Guda Guarda, or Nema, or whatever her real name, was our neighbor in West Baton Rouge/Port Allen, LA. She rented to my family the large plantation house where we lived from 1965-1970. The Sandbar Plantation House. You can look it up, it has an historical marker at the end of the driveway now. There was, no lie, an extant slave house in the back. It must have been built a short time prior to Emancipation. I was told by Dad that I was, in no uncertain terms, to never enter that building. The most I ever did was crane my neck to try to see in the window. It was dusty, dirty, and even my 5-6 year old self had enough sense to know it was dangerous. I assume it no longer exists. Some years after we left Sandbar, a hurricane blew the roof off our old house, and it needed extensive repairs. It would be hard to believe the slave house could have resisted such winds.

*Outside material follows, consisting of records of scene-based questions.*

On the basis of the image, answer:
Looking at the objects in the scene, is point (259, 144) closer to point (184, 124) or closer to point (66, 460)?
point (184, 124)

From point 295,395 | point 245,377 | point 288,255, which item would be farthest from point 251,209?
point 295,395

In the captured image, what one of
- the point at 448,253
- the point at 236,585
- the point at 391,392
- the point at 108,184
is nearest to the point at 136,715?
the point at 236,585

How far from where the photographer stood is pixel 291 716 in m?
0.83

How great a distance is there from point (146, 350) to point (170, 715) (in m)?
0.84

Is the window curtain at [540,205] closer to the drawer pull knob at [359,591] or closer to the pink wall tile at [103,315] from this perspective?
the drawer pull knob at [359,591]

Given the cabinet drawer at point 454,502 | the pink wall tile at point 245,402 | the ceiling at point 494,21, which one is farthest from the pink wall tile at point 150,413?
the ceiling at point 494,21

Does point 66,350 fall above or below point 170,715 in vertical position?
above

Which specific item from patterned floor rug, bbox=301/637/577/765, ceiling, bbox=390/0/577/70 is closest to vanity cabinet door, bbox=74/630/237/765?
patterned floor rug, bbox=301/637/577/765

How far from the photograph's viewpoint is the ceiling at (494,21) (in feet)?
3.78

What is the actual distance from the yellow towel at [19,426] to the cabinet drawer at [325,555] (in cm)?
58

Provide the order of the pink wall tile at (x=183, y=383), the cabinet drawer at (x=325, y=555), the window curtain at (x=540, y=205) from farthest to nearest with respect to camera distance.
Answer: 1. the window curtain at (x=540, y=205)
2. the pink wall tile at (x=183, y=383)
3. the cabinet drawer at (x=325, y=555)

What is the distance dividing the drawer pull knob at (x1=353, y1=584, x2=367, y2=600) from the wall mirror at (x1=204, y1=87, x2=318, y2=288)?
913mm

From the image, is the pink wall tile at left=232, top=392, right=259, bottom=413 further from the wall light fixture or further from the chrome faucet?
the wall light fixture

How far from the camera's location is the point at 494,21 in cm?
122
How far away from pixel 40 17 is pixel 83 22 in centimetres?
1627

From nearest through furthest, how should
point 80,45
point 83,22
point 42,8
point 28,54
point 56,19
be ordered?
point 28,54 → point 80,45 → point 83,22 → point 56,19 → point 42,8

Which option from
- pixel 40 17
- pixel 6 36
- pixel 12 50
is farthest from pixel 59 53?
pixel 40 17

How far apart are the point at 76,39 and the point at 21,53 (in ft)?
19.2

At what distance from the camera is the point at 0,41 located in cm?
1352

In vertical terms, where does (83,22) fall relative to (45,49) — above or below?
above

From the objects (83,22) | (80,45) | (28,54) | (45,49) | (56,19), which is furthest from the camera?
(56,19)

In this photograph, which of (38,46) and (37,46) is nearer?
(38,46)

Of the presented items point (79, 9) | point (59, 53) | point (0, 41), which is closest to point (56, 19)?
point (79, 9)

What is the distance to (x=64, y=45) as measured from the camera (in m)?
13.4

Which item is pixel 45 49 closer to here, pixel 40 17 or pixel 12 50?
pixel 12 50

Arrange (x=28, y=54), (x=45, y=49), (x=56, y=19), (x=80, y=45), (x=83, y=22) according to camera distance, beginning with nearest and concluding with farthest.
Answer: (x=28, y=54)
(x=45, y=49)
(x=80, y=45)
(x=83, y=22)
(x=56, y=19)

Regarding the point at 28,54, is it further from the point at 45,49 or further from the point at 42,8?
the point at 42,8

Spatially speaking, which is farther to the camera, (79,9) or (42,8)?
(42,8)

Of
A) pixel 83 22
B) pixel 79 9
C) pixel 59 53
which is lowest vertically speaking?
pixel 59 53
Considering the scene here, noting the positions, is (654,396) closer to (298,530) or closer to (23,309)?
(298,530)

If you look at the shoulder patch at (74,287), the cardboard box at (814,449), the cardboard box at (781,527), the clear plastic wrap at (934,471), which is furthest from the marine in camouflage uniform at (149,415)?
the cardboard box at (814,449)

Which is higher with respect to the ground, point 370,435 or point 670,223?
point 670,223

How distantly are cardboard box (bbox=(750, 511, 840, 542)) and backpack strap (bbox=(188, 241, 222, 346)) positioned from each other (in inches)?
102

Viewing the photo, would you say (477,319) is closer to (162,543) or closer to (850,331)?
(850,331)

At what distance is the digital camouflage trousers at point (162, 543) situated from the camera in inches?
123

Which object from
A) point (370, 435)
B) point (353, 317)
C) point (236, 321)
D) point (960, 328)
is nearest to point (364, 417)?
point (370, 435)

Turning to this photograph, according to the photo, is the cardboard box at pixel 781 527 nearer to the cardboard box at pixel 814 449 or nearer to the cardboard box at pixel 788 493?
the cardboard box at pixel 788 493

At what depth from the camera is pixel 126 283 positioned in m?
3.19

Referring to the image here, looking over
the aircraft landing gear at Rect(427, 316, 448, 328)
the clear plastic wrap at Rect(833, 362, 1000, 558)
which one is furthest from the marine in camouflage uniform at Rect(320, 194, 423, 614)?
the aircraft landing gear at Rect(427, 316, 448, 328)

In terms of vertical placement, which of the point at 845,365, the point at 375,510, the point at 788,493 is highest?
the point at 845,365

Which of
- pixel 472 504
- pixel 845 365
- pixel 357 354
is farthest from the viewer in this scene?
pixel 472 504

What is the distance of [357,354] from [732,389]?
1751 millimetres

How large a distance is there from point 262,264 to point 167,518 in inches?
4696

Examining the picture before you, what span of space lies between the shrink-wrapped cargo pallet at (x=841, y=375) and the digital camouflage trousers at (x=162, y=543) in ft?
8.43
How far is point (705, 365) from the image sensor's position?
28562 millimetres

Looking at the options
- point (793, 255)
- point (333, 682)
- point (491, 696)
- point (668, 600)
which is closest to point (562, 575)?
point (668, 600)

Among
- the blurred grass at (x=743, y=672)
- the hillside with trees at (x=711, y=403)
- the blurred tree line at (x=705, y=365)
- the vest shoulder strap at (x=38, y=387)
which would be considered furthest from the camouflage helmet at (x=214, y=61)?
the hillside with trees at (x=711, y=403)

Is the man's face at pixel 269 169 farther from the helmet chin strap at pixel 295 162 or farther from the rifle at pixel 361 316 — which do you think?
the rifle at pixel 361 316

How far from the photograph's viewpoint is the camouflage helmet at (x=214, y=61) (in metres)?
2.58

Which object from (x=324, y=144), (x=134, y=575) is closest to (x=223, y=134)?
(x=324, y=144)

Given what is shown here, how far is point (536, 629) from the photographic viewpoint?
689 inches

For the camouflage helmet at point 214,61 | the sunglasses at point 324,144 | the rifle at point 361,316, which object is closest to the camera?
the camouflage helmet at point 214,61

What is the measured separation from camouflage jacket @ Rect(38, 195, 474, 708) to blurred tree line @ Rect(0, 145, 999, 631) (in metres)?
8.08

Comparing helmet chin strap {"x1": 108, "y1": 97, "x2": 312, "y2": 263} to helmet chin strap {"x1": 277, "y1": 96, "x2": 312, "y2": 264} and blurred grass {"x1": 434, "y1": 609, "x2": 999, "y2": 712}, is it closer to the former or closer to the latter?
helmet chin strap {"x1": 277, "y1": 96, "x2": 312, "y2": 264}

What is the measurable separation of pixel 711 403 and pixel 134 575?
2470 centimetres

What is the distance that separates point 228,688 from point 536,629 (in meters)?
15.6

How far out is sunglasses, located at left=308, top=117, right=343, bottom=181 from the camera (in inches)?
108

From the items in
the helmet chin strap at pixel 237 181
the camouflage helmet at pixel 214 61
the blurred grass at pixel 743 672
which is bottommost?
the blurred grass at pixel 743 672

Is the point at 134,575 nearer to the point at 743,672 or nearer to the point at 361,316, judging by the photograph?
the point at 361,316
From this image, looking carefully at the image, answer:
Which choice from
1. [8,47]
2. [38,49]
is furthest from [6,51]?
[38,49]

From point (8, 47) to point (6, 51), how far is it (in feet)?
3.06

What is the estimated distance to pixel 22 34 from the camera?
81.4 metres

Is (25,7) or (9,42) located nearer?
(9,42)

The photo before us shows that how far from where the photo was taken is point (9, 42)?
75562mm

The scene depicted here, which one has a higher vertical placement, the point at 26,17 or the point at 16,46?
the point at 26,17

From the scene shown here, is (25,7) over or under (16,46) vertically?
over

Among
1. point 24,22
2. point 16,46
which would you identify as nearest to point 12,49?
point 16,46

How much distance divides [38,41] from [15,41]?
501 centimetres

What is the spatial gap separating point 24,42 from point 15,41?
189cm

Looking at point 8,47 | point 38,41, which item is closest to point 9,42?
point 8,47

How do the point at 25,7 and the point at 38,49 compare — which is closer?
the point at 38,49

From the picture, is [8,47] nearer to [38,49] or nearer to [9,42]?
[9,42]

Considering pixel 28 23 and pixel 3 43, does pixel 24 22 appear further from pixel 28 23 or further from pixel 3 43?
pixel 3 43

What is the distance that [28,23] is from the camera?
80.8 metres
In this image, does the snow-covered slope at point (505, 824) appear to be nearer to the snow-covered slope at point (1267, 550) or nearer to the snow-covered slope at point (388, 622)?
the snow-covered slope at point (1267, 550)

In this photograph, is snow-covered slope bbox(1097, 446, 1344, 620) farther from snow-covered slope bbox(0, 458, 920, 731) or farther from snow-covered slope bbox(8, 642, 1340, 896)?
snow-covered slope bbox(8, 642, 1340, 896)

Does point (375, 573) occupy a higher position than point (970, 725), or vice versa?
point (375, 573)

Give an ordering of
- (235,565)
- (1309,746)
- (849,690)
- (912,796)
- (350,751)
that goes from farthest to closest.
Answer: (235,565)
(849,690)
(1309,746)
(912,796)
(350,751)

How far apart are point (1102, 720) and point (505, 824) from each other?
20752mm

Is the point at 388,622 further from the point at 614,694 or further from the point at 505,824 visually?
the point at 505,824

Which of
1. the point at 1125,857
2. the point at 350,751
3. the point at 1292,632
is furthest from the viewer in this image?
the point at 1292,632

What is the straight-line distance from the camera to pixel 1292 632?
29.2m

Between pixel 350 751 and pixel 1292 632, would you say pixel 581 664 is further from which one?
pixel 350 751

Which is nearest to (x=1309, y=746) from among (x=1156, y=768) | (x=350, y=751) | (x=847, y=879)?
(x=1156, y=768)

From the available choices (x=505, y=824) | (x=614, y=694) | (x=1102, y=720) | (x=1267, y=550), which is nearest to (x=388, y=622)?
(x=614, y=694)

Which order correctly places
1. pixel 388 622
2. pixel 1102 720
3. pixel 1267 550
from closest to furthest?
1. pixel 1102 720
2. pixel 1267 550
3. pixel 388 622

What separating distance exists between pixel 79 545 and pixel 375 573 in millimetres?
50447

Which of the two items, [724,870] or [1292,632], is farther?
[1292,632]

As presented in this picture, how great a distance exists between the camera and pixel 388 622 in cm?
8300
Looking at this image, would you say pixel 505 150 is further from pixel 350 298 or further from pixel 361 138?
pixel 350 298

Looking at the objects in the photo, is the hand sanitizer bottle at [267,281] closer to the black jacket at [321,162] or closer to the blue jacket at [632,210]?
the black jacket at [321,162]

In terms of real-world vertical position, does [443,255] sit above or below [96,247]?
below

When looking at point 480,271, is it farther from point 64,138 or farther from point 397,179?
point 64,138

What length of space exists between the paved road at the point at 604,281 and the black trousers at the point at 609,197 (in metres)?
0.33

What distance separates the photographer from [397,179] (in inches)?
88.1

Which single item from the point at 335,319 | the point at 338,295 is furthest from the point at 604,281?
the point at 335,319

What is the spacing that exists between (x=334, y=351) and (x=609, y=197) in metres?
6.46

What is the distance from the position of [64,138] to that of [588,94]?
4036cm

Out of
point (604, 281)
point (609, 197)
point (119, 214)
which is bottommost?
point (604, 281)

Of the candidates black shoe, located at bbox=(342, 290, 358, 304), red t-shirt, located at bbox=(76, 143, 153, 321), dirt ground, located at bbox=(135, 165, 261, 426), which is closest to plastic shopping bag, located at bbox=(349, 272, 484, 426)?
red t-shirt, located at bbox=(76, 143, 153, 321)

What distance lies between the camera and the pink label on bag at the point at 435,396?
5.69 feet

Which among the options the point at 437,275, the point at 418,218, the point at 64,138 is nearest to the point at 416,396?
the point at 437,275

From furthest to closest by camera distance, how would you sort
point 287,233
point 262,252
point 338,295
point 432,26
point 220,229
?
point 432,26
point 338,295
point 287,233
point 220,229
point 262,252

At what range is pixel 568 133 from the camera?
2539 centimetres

One of the last times I saw Guda Guarda, I was seven and in swimming trunks going to my first swimming lesson. I was running up to her house to show her, when her dog ran up to me and aggressively bit me full jaw on the ass. The doctor checked me out, I was generally fine, just some small puncture marks on my cheeks and thighs. I later spoke to Guda Guarda on the phone, who told me her dog was now "sleeping." I asked, how long? "For a very long time" she said. This confused me. Was he going to wake up years from now? I think I was ambivalent, because I didn't want this dog who attacked me unprovoked to wake up. It wasn't much longer before we packed up and moved to eastern Pennsylvania. 

As an adult, I am irreligious, non-mystical, and supposedly grounded in this world. Secular humanist. And yet I'm given pause. Do I have a secret name? Have I been searching for that name as a musician? Is it why I've been drawn to music my entire life, and more specifically to woodwinds? My mother has long commented on my innate musicality as a child. I loved to sing, and would, as she put it, learn the most complex TV commercial jingles. I still remember the Apple Jacks cereal song. When I grew older, I was far more drawn to the sound of the instruments than the voice. The instruments generally speak to me far more than any words or voice.

Perhaps my early attempts at language and writing were imitations of what I saw and heard. I was imitating writing, speaking, without getting the particular "notes" correct.

Yet, despite my atheistic ways, what if I'm wrong? What if there's something to be rediscovered? What would happen if I actually found a way to unlock my true name in my playing? Would I achieve Zen enlightenment? OR...would I unlock the hellscape beings such as in the movie Hellraiser

I know the latter has a lot to do with my particular taste in movies.

I think I'll take this attitude: I don't think there's a secret to be unlocked by my playing, but I will continue to try. I'll play often, play hard (I always play hard), and I'll keep searching. 

But, who was Guda Guarda? Not the actual person who lived next door, but who I perceived her to be?



Me, captured at the Bop Stop in Cleveland, searching for my secret name.